* Exercise aim
Reproduce all of the following data word for word, from the first line to the last.

* Material provided
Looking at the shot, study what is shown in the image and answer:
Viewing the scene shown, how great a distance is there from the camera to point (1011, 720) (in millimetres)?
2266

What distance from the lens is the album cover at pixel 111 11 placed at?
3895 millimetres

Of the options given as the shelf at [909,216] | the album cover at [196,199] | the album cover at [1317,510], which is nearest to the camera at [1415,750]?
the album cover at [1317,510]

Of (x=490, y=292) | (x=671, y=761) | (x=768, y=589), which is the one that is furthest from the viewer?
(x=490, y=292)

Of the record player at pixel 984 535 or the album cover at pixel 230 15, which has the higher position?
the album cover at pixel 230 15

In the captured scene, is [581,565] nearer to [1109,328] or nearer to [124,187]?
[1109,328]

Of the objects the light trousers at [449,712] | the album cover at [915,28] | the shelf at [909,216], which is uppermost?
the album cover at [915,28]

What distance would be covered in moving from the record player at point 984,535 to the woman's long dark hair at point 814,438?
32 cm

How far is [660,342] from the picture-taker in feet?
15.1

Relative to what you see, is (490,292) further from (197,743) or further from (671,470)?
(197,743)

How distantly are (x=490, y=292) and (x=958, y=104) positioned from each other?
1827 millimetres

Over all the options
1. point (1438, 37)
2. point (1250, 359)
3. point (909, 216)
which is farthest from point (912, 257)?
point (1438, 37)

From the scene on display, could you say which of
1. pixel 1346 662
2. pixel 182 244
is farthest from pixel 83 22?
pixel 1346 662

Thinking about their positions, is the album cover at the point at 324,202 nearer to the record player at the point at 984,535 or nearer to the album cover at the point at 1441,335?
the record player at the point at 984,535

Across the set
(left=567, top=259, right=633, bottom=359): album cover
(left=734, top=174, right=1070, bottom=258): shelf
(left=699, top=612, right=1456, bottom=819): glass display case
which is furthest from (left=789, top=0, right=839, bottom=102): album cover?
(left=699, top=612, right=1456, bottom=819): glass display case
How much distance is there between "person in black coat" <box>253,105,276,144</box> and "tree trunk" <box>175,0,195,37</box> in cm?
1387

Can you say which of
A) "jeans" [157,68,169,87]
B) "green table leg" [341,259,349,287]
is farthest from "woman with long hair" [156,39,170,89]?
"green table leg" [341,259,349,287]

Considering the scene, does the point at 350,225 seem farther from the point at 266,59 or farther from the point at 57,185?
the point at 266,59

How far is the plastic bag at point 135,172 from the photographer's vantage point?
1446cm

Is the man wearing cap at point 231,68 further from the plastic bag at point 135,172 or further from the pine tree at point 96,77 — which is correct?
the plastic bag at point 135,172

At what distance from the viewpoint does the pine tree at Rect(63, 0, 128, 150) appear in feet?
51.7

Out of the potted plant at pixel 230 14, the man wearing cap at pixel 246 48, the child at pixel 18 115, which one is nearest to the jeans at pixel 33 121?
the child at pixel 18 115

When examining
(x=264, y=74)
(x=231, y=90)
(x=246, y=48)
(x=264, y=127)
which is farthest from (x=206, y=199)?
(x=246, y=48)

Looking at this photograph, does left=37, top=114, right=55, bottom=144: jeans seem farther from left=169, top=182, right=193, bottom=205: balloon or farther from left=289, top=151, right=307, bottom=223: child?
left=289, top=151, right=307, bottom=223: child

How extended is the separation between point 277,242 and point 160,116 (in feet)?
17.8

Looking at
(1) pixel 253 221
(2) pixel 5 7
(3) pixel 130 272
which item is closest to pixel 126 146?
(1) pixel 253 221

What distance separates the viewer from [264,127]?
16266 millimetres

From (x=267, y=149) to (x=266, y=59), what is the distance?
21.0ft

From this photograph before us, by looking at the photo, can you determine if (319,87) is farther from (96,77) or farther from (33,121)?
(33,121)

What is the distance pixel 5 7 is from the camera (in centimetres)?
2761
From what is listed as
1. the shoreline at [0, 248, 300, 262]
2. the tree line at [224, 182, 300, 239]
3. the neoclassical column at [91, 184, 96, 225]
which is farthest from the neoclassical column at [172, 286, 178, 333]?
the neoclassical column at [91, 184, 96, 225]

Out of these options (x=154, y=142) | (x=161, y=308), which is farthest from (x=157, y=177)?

* Exercise output
Looking at the shot, study what is shown in the image and answer:
Viewing the scene shown, how great a distance is there from the camera to point (1011, 720) (in millimetres)?
2266

What distance from the lens is the album cover at pixel 111 11 placed at?
3895 millimetres

Of the options given as the shelf at [909,216] | the album cover at [196,199] | the album cover at [1317,510], which is nearest to the camera at [1415,750]?
the album cover at [1317,510]

Of (x=490, y=292) | (x=671, y=761) | (x=768, y=589), which is the one that is furthest from the viewer?
(x=490, y=292)

Of the record player at pixel 984 535 or the album cover at pixel 230 15, which has the higher position?
the album cover at pixel 230 15

In the captured scene, is [581,565] nearer to [1109,328] or nearer to [124,187]?
[1109,328]

Of the objects the light trousers at [449,712] | the album cover at [915,28] | the shelf at [909,216], which is uppermost?
the album cover at [915,28]

What distance would be covered in moving from the record player at point 984,535 to the woman's long dark hair at point 814,438?
32 cm

How far is [660,342] from the picture-taker in feet?
15.1

Relative to what you see, is (490,292) further from (197,743) or further from (671,470)?
(197,743)

How distantly are (x=490, y=292) and (x=958, y=104) positioned from each other?
1827 millimetres

Over all the options
1. point (1438, 37)
2. point (1250, 359)
3. point (909, 216)
which is farthest from point (912, 257)?
point (1438, 37)

From the scene on display, could you say which of
1. pixel 1346 662
2. pixel 182 244
is farthest from pixel 83 22?
pixel 1346 662

Thinking about their positions, is the album cover at the point at 324,202 nearer to the record player at the point at 984,535 or nearer to the album cover at the point at 1441,335?
the record player at the point at 984,535

Across the set
(left=567, top=259, right=633, bottom=359): album cover
(left=734, top=174, right=1070, bottom=258): shelf
(left=699, top=612, right=1456, bottom=819): glass display case
which is furthest from (left=789, top=0, right=839, bottom=102): album cover?
(left=699, top=612, right=1456, bottom=819): glass display case
How much distance is there between "person in black coat" <box>253,105,276,144</box> and "tree trunk" <box>175,0,195,37</box> in cm?
1387

Can you say which of
A) "jeans" [157,68,169,87]
B) "green table leg" [341,259,349,287]
is farthest from "woman with long hair" [156,39,170,89]?
"green table leg" [341,259,349,287]

Considering the scene, does the point at 350,225 seem farther from the point at 266,59 or farther from the point at 57,185?
the point at 266,59

How far is the plastic bag at point 135,172 from the photographer's vantage point?
1446cm

Is the man wearing cap at point 231,68 further from the plastic bag at point 135,172 or further from the pine tree at point 96,77 — which is correct?
the plastic bag at point 135,172

At what distance from the viewpoint does the pine tree at Rect(63, 0, 128, 150) appear in feet?
51.7

Out of the potted plant at pixel 230 14, the man wearing cap at pixel 246 48, the child at pixel 18 115, which one is nearest to the jeans at pixel 33 121?
the child at pixel 18 115

When examining
(x=264, y=74)
(x=231, y=90)
(x=246, y=48)
(x=264, y=127)
which is farthest from (x=206, y=199)?
(x=246, y=48)

Looking at this photograph, does left=37, top=114, right=55, bottom=144: jeans seem farther from left=169, top=182, right=193, bottom=205: balloon or farther from left=289, top=151, right=307, bottom=223: child?
left=289, top=151, right=307, bottom=223: child

How extended is the separation between point 277,242 and point 160,116 (in feet)?
17.8

Looking at
(1) pixel 253 221
(2) pixel 5 7
(3) pixel 130 272
which item is closest to pixel 126 146?
(1) pixel 253 221

What distance separates the viewer from [264,127]?
16266 millimetres

From (x=267, y=149) to (x=266, y=59), what is the distance?
21.0ft

From this photograph before us, by looking at the photo, can you determine if (319,87) is farther from (96,77) or farther from (33,121)?
(33,121)

What is the distance pixel 5 7 is from the camera (in centimetres)?
2761
From what is listed as
1. the shoreline at [0, 248, 300, 262]
2. the tree line at [224, 182, 300, 239]
3. the neoclassical column at [91, 184, 96, 225]
which is farthest from the neoclassical column at [172, 286, 178, 333]?
the neoclassical column at [91, 184, 96, 225]

Out of these options (x=154, y=142) | (x=161, y=308), which is farthest from (x=157, y=177)?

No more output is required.